Stott grew up in a privileged British home and enjoyed a first-rate education, eventually enrolling at Cambridge University (Trinity College) in 1940 after time spent at elite boarding schools. Chapman shows the early influence of Eric Nash on Stott. Nash was an Anglican evangelical clergyman who led Stott to Christ in 1938 while the latter attended the prestigious Rugby School as a teenager. Chapman writes, "Nash's influence on Stott was immense: strongly committed to the nurture of new converts, he took Stott under his wing and introduced him to the beliefs and practices of conservative evangelicalism" (14). After his conversion, Stott decided to become an Anglican clergyman, much to the dismay of his parents.
Stott began his ministry in the 1940s at All Souls in London at a time when Christianity seemed to be on the uptick in England. Postwar Britons seemed to be interested in faith and moral values. In the 1950s, Billy Graham received a warm welcome by thousands who went to hear him preach at Harringay, North London and Wembley stadium. But evangelicals within the Church of England faced many difficulties as the optimistic years of the 1950s came to a close. The Bishop of Durham, Michael Ramsay, wrote an article in 1956 complaining about "The Menace of Fundamentalism." Significantly, Ramsay went on to become the Archbishop of Canterbury and openly opposed conservative Anglicans like Stott from gaining key leadership positions in the Established Church. Evangelicalism in England struggled in the 1960s and 1970s as Britain became more secular.

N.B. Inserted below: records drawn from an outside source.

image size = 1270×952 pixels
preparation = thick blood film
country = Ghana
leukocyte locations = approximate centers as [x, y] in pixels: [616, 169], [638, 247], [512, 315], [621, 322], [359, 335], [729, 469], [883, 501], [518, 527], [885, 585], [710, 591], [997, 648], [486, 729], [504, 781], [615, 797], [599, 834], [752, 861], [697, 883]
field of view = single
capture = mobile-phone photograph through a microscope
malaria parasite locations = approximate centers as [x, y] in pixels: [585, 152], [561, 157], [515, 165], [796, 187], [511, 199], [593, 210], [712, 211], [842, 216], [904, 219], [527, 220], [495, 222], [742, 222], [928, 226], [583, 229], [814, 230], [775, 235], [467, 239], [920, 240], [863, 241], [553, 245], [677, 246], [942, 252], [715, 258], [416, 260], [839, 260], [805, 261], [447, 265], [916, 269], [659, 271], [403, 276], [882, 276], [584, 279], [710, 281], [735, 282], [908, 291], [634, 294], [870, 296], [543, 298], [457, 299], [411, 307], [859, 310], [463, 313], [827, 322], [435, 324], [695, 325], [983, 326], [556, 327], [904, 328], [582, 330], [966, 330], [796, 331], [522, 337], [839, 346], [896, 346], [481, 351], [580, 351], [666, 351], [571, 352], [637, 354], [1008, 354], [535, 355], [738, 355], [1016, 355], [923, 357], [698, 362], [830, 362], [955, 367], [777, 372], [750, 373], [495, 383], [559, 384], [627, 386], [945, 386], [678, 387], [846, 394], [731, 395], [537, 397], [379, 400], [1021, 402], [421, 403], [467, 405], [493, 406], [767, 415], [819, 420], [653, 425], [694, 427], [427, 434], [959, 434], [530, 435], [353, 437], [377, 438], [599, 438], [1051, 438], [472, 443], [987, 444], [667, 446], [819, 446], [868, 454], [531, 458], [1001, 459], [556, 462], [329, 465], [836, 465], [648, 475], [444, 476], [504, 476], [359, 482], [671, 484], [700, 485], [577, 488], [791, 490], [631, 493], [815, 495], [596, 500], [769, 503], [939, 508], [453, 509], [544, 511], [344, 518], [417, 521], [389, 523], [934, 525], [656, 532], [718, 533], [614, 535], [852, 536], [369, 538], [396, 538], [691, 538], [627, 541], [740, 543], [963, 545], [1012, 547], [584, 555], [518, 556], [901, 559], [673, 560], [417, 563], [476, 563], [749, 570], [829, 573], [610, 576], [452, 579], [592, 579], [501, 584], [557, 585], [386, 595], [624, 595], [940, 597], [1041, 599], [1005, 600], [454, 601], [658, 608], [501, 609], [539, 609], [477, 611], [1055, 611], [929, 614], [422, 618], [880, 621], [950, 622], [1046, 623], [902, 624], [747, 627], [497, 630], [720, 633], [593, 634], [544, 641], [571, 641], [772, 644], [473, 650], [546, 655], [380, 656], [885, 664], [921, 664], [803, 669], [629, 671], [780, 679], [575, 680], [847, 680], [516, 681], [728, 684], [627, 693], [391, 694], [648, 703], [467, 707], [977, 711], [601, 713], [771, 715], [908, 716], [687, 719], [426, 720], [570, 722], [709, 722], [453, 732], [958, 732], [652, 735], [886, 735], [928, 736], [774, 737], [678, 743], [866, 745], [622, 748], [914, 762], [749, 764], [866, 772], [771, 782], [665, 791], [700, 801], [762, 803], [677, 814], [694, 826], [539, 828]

Sensing the decline of Christianity in Britain, Stott resigned his charge at All Souls in the early 1970s. He was heralded as a dynamic preacher, and implemented programs to bring in new parishioners, but ultimately failed to sustain the growth that he had experienced in the early years of his ministry. According to Chapman, Stott "was tired of parish ministry after twenty-four years and running out of ideas" (76). Stott's resignation seems to have been a strategic move. He had a grander vision than simply serving as a rector of a parish church. He aspired to become a global leader of evangelicalism. In the years following his retirement from the ministry, Stott wrote several books and articles, jetted around the world to speak, and set up several Christian organizations, including the London Institute for Contemporary Christianity. His shining moment was at a conference in Lausanne, Switzerland in 1974 which catapulted him to iconic status as a leading evangelical in the world. As a learned reader, lay theologian, gifted speaker, and ecumenicist, Stott emerged as the most significant British evangelical in the second half of the twentieth century.
I recommend Godly Ambition to anyone interested in key evangelicals in the twentieth century. Other than J.I. Packer, there is no British evangelical who is as important as Stott in this time period. The book is fairly easy to read, but Americans may get lost among the sea of British societies that Chapman names. The most problematic feature of the book is that the narrative jumps around quite a bit, making the chronology of Stott's life difficult to follow. Chapman, for instance, places Stott as the rector of All Souls in an early chapter, progresses him chronologically through a series of events, but then backtracks later to describe Stott's pastoral ministry. In a few chapters, Chapman retells Stott's story chronologically, only to repeat the process again in another chapter as he analyzes another theme. I found this methodology to be a bit confusing.
What I appreciated most about the book is Chapman's fair-handed treatment of Stott. Chapman makes certain to depct Stott as a man with flaws and a person who is willing to take risks. At times a staunch traditionalist, and other times a "radical" proponent of the much-feared (among conservative evangelicals) social gospel, Stott defies simple explanations of his life and thought. Chapman provides an engaging account of a Christian with "godly ambition" to make a difference for the kingdom. After reading Chapman's book, readers will understand why Stott has so many admirers worldwide.